Financial concentration also worries Congressman Welch, who has called for an antitrust investigation into whether big banks recently colluded to charge debit card fees. “We need a strong financial sector,” he said. “But it should be in service to the real economy, the productive economy. The large banks have become trading platforms. They make the real money on the trading desks. The depositors, the consumers, become a base to fund that trading activity. There should be a separation and there certainly should not be a taxpayer backstop for their losses. Contrast this to the Main Street banks facing severe pressures from the big banks. Their model is more traditional, in service to the productive economy. In Washington the debate is about the needs of the large banks, but there’s no debate about the basic function of these banks. Do we want the financial sector to be in the service of the producing economy, or vice versa? It’s time we call the question.”
Former Senator Kaufman, Congressman Welch and Mr. Kaufman are all part of a chorus calling for a return to the separation of commercial and investment banking once embodied in the Depression-era Glass-Steagall Act, which was repealed in 1999.
“The need for 300 pages of rules just shows you’re trying to define something indefinable,” Mr. Kaufman said. “I think Paul Volcker is great, but let’s step back and ask, why are we doing this? We‘re doing this because we don’t want banks with federal deposit insurance to be involved in risky investments. There’s a simple solution. We didn’t have that problem for over 60 years because we had Glass-Steagall. It worked, we changed it and guess what, we got into trouble. I want to go back to what worked for 60 years.
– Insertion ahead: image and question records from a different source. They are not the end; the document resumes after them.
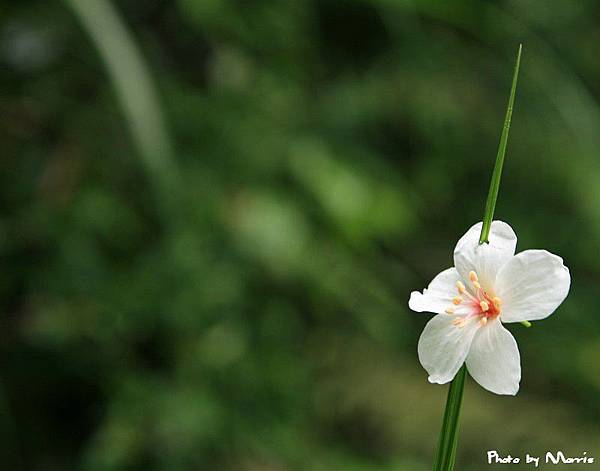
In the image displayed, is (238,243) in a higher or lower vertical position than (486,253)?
higher

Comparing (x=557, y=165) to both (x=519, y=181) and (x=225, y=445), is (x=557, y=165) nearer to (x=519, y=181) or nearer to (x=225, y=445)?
(x=519, y=181)

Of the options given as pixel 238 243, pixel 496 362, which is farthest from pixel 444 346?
pixel 238 243

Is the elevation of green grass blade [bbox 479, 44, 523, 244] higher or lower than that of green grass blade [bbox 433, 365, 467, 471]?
higher

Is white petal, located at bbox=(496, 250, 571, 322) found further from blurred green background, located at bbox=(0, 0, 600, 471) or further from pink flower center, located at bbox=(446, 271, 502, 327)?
blurred green background, located at bbox=(0, 0, 600, 471)

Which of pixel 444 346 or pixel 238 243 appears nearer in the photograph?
pixel 444 346

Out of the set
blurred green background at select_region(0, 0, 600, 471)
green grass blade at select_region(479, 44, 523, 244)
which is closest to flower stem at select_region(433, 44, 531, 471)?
green grass blade at select_region(479, 44, 523, 244)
That’s a very conservative position.”
Critics of a return to Glass-Steagall note that Lehman Brothers was an investment bank, and Glass-Steagall would not have prevented its failure. Goldman Sachs and Morgan Stanley were investment banks (and would probably be so again), and yet they were still too big to fail.
Mr. Volcker said that reinstating Glass-Steagall was unrealistic in today’s political climate. “It was a magnificent piece of legislation that didn’t need any regulations,” he said. “Do you think they could rewrite Glass-Steagall today without 300 pages?”
Even if Glass-Steagall isn’t a panacea, it would be a start. It would put a firewall around federally insured institutions, protecting taxpayers and helping contain the crisis as well as potential future ones.
“I don’t know if this Congress will address this,” Ted Kaufman said. “I won’t try to forecast. But I believe from the bottom of my being that we’ll eventually have to restore Glass-Steagall. The only question is, How much agony do we have to go through before we do it? We know the solution, but do we have the will?”
In the meantime, “It scares the hell out of me. We can’t afford to have this happen again.”